Table 2. Comparative performance of FV, VLAD, and HO-VLAD on Holidays benchmark. Performance is given for full-dimensional D and PCA-reduced D\(^\prime \) descriptor.

Dimension Reduction: Table 2 shows the relative improvement of HO-VLAD is comparatively reduced when dimension reduction with PCA is applied. The gain shrinks significantly and one can observe that the dimension reduction reduces the gap between the different methods. For a finer vocabulary (k = 256), HO-VLAD attains 71.2% (Fig. 3a). It can be seen that even at low dimensions (D\(^\prime \) = 16), FV with k = 256 maintains a competitive accuracy (50.6%)(Fig. 3b).

Fig. 3.
figure 3

Impact of (a) vocabulary size k (left) (b) dimensionality reduction (right) on accuracy (mAP on Holidays). Parameters: \(\alpha = 0.5\).
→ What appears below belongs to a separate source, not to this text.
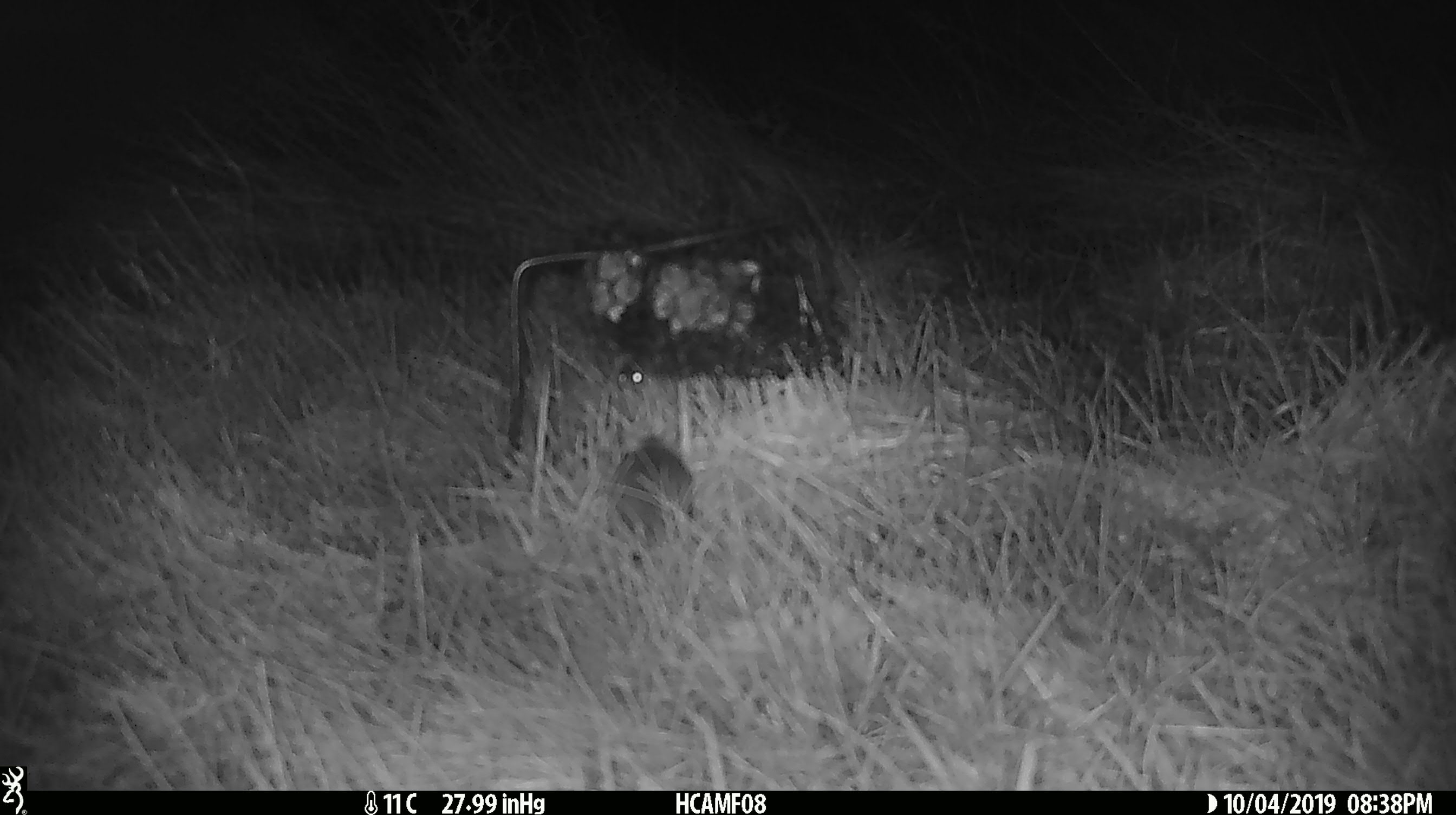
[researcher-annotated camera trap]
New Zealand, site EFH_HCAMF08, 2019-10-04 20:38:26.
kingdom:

Figure 3a shows the mAP score on Holidays as a function of k for full-sized VLAD descriptor. It is evident that with more number of centroids, the retrieval performance improves. For k = 2048, we achieve a mAP of 74.3%. However, for larger values of k, the cost of centroid assignment increases, hence we limit our analysis to k = 2048.

5 Conclusion

In this paper, we present HO-VLAD, a novel extension of the popular VLAD for scalable image retrieval. The proposed method encodes high-order statistics for greater discriminative encoding and considers effect of outliers. The tests on the image retrieval framework with a small-size codebook shows promising results on the benchmark INRIA Holidays and UKB datasets. Future work will examine comparisons with more recent encoding techniques, retrieval performance in presence of distractor images, and generating compact binary codes.